▶ Work order 1: Reproduce the passage of the opinion piece on Ed Miliband and Net Zero from "As happens with" up to and including "refused to budge.".
▶ Work order 2: In the opinion piece on Ed Miliband and Net Zero, in what year was the Climate Change Committee created?
▶ Work order 3: Using the opinion piece on Ed Miliband and Net Zero, explain why it asks whether he has peaked.

[[ Source extract open ]]

Not that democratic politics much comes into this matter.

The nanny-ish Climate Change Committee was created in 2008, when Gordon Brown was prime minister. It is not parliamentary. It is not elected. Its members are appointed by Whitehall and they have, over the years, swanned through life with remarkably little public scrutiny.

The committee's function is to offer ministers politically independent advice on how to make us a low-carbon country, as required by the Climate Change Act of that same year.

The committee comes up with targets which ministers can accept or ignore.

They tend to be accepted without demur. The committee also devises proposals on how its ambitious targets can be achieved. This is what is called 'the pathway'. Mr Miliband insists that he might yet reject the latest pathway but we will believe that when it happens. Previous ministers who did not comply with enough of a pathway found themselves facing legal action.

That is what happened to the Sunak government, which in 2024 was taken to the High Court by eco pressure groups, including Friends Of The Earth, and lost.

It is, of course, unlikely that Ed Miliband would fall out with environmental activists in such a fashion. He is the eco lobby's fossil fuel-blocking dream.

As a long-standing proselytiser for Net Zero he waves his arms like a windmill and rubbishes the growing chorus, even from some of his own backbenchers and from his former boss Sir Tony Blair, that the Government's environmental policies are impoverishing us. He is equally dismissive of any suggestion that, given Britain's tiny contribution to global warming, our sacrifices are almost pointless.

Mr Miliband scoffs that his critics are 'climate deniers'. He lifts his chin to the Moon and howls his pride that we are setting an example to the rest of the world, even while the rest of the world thinks we are nuts.

As happens with zealots, the more he is questioned, the more he throbs with self-certitude.

It must be conceded that he does this with rhetorical skill. Of all Sir Keir Starmer's Cabinet ministers, Ed Miliband is the most oratorical and, in parliamentary terms, the most watchable.

Labour activists love him and would quite possibly jump at him as their next leader, were Andy Burnham accidentally to whizz off the carousel.

Even if Mr Miliband never makes it to 10 Downing Street, could he become chancellor in a Burnham government? Don't rule it out.

He may have been rejected by the electorate in 2015 and may often resemble a spluttering lunatic but he wields considerable influence inside the Labour movement. This was evident when Sir Keir tried to move him to a different department last autumn. Mr Miliband refused to budge.

But has he peaked? Sir Tony's recent attack did some damage and the success of Reform in last month's council elections has reminded Labour MPs that you can only impose unpopular policies on the public for so long.

The Treasury is also fed up with the damage Net Zero is doing to our economy.

Not that such political considerations worry the purists of the eco lobby. Nor do they trouble the diet-dictating Climate Change Committee – which, incidentally, includes a Dr Fries and is chaired by a chap called Topping. Is his nickname 'Dream'?

Topping, Fries & Co are climate boffins, not political experts. How deeply have they pondered the electoral practicalities of their anti-meat and dairy pathway? Have they 'war-gamed' the difficulties of persuading the British to forego the pleasures of a juicy rib of beef? Have they worked out how to get Muslim voters to eat less lamb? How could Labour seek re-election on a manifesto opposed to hot buttered crumpets and clotted cream?

A Labour source told the Daily Mail this week that the emissions targets were 'a fight we're happy to have – public polling remains strong on climate action'.

Well, good luck with that.

Vote Miliband and have locusts for your tea. I'm not convinced it's a winner.

[[ Source extract closed ]]
[[ Source material open ]]

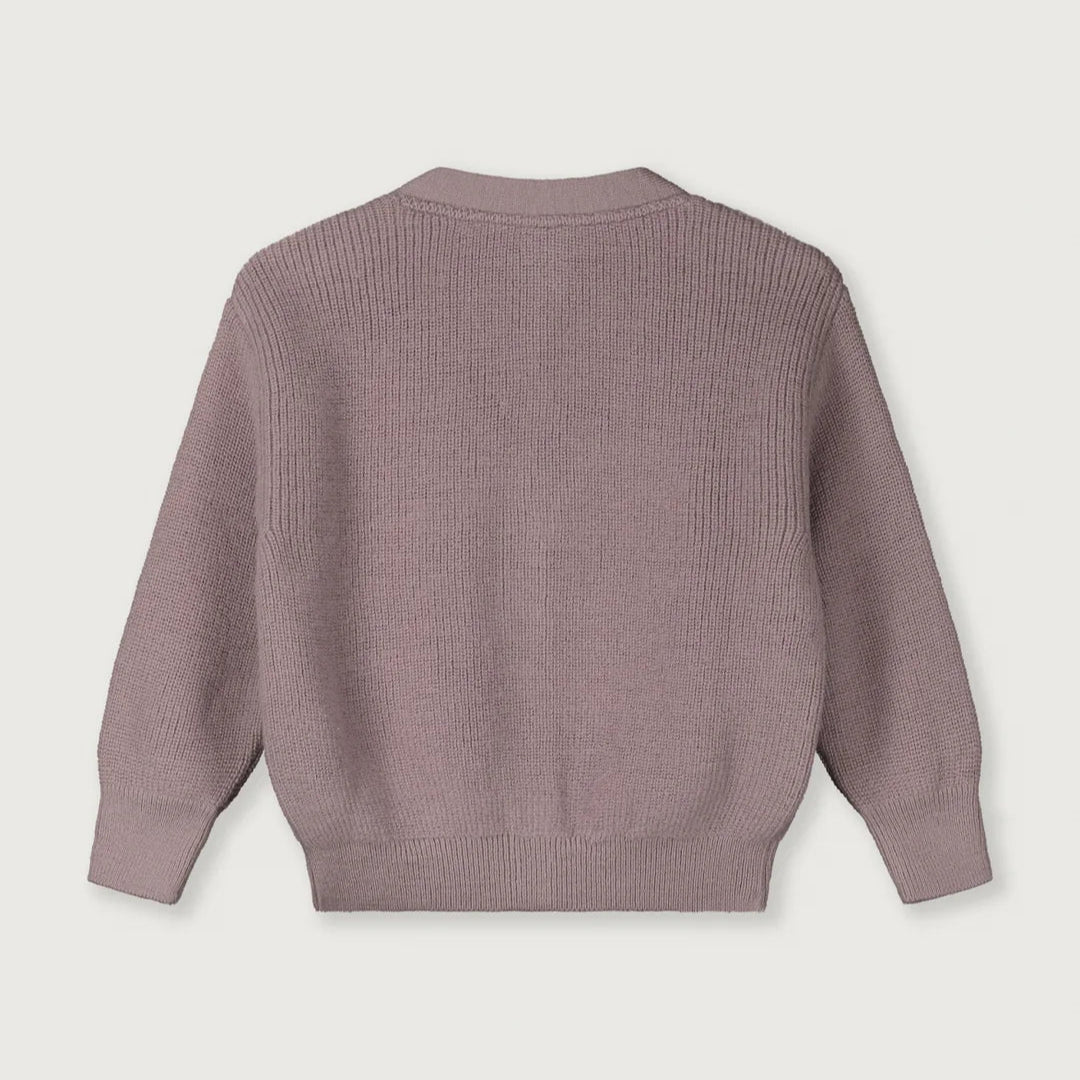 Gray Label Strick-Cardigan aus Merinowolle "Berry"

[[ Source material closed ]]

▶ Answer space 1:
As happens with zealots, the more he is questioned, the more he throbs with self-certitude.

It must be conceded that he does this with rhetorical skill. Of all Sir Keir Starmer's Cabinet ministers, Ed Miliband is the most oratorical and, in parliamentary terms, the most watchable.

Labour activists love him and would quite possibly jump at him as their next leader, were Andy Burnham accidentally to whizz off the carousel.

Even if Mr Miliband never makes it to 10 Downing Street, could he become chancellor in a Burnham government? Don't rule it out.

He may have been rejected by the electorate in 2015 and may often resemble a spluttering lunatic but he wields considerable influence inside the Labour movement. This was evident when Sir Keir tried to move him to a different department last autumn. Mr Miliband refused to budge.

▶ Answer space 2: 2008.

▶ Answer space 3: Sir Tony Blair's recent attack did him some damage. Reform's success in last month's council elections reminded Labour MPs that unpopular policies can only be imposed on the public for so long. The Treasury is also fed up with the damage Net Zero is doing to the economy.